---------- Data provided

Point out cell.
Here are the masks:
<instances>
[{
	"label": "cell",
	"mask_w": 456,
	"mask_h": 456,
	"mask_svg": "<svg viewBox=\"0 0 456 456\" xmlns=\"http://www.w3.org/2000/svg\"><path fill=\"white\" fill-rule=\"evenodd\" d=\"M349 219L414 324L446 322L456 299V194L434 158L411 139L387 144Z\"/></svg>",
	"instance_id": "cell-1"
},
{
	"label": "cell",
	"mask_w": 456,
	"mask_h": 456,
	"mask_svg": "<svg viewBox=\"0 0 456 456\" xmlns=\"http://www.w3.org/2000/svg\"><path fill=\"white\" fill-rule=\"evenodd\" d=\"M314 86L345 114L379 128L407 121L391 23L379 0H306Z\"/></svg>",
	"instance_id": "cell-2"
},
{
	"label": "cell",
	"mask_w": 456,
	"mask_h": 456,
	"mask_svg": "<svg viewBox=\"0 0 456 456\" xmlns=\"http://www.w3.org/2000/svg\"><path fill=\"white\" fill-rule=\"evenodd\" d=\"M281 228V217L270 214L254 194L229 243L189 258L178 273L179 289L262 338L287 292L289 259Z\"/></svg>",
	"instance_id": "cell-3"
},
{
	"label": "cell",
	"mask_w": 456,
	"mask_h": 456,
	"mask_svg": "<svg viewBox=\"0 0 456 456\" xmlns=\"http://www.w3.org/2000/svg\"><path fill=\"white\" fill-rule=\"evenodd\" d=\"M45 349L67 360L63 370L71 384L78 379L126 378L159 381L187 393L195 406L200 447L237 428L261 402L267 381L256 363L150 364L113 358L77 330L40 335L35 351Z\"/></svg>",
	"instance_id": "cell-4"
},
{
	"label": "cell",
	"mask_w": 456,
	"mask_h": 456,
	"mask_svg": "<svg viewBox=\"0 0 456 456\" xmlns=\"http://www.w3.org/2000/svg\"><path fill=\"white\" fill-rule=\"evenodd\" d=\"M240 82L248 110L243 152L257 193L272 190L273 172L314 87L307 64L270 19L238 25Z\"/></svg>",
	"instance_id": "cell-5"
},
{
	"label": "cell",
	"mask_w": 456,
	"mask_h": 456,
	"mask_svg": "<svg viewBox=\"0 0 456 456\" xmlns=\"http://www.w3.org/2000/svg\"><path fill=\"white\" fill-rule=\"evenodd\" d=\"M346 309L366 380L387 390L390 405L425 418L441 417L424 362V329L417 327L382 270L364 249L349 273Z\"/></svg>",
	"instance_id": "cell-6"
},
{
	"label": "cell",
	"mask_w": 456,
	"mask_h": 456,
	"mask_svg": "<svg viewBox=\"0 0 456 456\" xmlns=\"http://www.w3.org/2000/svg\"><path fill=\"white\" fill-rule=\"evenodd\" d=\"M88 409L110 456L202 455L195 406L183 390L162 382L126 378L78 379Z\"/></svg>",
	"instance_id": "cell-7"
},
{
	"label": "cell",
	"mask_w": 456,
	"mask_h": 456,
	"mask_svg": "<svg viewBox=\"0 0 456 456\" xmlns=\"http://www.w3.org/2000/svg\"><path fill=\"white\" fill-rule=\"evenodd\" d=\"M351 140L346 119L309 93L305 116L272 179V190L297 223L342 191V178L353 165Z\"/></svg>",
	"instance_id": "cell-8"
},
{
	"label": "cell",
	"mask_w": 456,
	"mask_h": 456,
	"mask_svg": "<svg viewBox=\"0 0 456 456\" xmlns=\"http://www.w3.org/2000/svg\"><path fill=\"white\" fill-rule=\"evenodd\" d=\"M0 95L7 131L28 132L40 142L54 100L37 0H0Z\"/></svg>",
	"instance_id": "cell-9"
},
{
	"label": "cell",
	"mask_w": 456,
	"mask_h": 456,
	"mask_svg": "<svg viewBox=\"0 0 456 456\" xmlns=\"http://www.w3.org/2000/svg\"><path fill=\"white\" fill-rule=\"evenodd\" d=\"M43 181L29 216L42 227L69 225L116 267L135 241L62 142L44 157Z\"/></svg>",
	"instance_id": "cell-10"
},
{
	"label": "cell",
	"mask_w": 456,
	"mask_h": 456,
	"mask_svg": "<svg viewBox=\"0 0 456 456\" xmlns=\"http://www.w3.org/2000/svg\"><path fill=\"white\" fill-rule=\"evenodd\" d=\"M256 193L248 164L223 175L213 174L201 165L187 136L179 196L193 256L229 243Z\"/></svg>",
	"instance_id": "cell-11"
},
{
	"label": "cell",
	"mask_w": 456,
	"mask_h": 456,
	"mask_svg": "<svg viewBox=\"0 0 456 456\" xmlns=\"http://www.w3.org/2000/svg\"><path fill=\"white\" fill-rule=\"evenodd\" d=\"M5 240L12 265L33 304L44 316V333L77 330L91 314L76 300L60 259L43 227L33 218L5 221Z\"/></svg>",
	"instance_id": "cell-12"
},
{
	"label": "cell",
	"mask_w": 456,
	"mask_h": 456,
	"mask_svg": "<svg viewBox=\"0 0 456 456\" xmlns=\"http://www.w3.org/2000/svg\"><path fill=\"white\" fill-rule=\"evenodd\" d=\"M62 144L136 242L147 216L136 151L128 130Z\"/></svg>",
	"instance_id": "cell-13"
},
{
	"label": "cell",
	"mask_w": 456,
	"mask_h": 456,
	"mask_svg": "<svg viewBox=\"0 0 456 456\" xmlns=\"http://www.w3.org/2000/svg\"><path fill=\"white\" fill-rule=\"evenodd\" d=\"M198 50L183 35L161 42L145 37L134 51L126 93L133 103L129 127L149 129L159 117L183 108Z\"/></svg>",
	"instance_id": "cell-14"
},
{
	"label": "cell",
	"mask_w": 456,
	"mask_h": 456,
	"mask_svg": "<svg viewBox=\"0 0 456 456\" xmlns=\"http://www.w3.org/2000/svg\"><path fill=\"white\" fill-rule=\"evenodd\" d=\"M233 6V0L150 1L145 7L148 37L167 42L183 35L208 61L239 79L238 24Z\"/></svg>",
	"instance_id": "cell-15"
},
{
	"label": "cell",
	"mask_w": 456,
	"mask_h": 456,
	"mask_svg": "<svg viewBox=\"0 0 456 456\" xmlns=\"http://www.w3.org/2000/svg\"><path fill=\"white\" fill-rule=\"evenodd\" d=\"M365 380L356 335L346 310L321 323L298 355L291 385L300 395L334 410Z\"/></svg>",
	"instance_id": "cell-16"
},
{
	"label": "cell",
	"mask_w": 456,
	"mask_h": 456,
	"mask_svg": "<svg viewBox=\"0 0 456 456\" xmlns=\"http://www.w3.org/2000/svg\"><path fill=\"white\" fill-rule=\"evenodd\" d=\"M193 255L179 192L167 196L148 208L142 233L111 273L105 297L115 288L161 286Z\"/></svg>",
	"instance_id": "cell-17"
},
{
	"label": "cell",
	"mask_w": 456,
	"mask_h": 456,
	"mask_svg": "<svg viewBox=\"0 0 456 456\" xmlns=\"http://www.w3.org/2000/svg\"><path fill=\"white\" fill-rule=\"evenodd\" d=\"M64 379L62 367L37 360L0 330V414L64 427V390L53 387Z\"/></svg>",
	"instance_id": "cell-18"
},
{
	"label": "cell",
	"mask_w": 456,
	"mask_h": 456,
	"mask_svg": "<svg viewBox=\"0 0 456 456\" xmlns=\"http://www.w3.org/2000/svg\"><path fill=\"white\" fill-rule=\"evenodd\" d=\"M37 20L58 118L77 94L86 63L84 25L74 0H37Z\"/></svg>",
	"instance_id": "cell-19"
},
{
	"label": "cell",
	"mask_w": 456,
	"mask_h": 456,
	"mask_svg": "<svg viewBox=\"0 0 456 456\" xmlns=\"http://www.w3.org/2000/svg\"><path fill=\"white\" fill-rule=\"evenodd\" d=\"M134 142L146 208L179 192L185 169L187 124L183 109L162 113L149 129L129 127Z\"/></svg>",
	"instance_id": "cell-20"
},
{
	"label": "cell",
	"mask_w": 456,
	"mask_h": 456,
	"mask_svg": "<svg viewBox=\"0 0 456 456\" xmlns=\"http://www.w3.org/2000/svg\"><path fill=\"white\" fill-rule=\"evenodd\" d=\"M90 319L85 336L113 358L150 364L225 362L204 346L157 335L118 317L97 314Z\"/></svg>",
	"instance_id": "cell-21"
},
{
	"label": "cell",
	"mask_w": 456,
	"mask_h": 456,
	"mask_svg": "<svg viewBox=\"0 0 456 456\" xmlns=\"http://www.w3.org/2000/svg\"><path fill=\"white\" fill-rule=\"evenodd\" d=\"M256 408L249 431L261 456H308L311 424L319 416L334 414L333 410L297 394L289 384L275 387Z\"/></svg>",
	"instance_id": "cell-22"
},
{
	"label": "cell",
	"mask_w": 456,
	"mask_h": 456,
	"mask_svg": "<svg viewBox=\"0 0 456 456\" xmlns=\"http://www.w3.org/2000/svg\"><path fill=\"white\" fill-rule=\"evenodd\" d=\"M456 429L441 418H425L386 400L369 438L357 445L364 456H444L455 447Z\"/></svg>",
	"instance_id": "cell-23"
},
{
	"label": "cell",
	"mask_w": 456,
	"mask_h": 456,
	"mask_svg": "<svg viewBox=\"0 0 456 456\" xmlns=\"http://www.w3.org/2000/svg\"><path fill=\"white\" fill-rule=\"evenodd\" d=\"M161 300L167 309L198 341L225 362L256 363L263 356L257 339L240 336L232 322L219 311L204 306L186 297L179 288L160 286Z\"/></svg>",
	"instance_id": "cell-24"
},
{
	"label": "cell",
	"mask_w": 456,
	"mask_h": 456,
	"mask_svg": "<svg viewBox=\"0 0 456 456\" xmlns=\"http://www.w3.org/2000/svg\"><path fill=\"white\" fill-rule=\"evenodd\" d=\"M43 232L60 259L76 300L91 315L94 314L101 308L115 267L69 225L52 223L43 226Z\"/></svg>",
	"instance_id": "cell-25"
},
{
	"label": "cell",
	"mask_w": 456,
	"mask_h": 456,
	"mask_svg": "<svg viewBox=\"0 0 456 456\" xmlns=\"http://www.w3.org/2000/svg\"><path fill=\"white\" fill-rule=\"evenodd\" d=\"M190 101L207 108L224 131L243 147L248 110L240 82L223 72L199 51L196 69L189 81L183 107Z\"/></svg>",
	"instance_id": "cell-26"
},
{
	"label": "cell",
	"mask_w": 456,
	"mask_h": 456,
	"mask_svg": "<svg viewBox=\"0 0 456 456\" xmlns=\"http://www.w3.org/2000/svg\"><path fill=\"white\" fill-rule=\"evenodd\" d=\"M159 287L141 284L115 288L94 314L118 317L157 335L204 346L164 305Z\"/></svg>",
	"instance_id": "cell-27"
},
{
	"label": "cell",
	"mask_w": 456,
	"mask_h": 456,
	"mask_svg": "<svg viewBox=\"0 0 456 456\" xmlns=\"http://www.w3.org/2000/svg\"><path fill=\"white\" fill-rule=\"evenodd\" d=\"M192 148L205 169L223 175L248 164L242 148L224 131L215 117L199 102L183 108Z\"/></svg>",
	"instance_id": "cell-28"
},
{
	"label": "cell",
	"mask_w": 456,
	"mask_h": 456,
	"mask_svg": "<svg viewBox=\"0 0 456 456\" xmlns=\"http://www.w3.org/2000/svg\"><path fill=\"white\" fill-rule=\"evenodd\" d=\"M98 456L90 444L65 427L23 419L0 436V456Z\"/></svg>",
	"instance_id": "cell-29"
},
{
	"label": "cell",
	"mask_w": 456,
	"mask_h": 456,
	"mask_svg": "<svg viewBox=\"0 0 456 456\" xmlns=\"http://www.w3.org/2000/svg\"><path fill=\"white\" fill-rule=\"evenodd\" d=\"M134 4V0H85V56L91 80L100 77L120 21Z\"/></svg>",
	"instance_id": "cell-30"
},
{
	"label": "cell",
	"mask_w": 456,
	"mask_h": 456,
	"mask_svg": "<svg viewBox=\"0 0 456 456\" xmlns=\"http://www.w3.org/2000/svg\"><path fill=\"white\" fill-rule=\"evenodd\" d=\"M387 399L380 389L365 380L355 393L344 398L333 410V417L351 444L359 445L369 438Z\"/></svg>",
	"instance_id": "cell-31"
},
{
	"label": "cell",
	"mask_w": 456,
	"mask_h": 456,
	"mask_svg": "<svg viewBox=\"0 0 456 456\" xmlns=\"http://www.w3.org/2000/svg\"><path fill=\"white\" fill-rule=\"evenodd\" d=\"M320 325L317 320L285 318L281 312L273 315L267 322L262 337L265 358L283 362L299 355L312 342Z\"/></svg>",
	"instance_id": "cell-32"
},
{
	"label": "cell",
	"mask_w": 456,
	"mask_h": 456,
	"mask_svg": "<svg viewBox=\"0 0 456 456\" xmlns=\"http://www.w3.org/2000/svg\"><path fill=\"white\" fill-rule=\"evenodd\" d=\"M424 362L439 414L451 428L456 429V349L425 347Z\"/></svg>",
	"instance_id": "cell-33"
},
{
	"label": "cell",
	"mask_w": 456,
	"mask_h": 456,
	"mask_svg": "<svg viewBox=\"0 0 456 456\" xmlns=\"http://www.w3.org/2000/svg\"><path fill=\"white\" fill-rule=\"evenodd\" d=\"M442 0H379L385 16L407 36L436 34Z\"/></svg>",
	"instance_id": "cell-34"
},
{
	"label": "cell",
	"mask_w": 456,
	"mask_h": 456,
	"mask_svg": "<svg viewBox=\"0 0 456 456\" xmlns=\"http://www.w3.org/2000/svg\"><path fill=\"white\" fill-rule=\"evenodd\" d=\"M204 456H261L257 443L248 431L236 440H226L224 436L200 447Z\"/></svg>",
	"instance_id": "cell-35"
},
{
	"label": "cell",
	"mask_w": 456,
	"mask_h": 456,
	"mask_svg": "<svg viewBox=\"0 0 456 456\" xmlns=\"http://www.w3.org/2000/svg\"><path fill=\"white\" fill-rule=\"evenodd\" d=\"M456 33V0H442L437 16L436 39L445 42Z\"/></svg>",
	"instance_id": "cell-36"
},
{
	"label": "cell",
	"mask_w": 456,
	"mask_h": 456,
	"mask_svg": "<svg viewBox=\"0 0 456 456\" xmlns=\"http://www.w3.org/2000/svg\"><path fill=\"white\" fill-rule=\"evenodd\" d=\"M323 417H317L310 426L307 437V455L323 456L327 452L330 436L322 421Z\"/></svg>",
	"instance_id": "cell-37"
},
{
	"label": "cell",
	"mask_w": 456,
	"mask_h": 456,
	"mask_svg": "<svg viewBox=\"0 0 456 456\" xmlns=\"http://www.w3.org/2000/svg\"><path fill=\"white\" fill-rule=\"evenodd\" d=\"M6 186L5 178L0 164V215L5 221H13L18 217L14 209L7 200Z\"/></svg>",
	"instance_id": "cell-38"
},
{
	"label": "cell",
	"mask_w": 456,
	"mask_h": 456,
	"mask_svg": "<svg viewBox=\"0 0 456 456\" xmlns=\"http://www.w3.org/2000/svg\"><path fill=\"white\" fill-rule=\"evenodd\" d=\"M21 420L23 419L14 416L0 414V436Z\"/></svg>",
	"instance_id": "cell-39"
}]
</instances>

--------------------

Reproduce verbatim everything from the first of the lines above down to the line containing "86L345 114L379 128L407", including both.

Point out cell.
Here are the masks:
<instances>
[{
	"label": "cell",
	"mask_w": 456,
	"mask_h": 456,
	"mask_svg": "<svg viewBox=\"0 0 456 456\" xmlns=\"http://www.w3.org/2000/svg\"><path fill=\"white\" fill-rule=\"evenodd\" d=\"M349 219L414 324L446 322L456 299V194L434 158L411 139L387 144Z\"/></svg>",
	"instance_id": "cell-1"
},
{
	"label": "cell",
	"mask_w": 456,
	"mask_h": 456,
	"mask_svg": "<svg viewBox=\"0 0 456 456\" xmlns=\"http://www.w3.org/2000/svg\"><path fill=\"white\" fill-rule=\"evenodd\" d=\"M314 86L345 114L379 128L407 121L391 23L379 0H306Z\"/></svg>",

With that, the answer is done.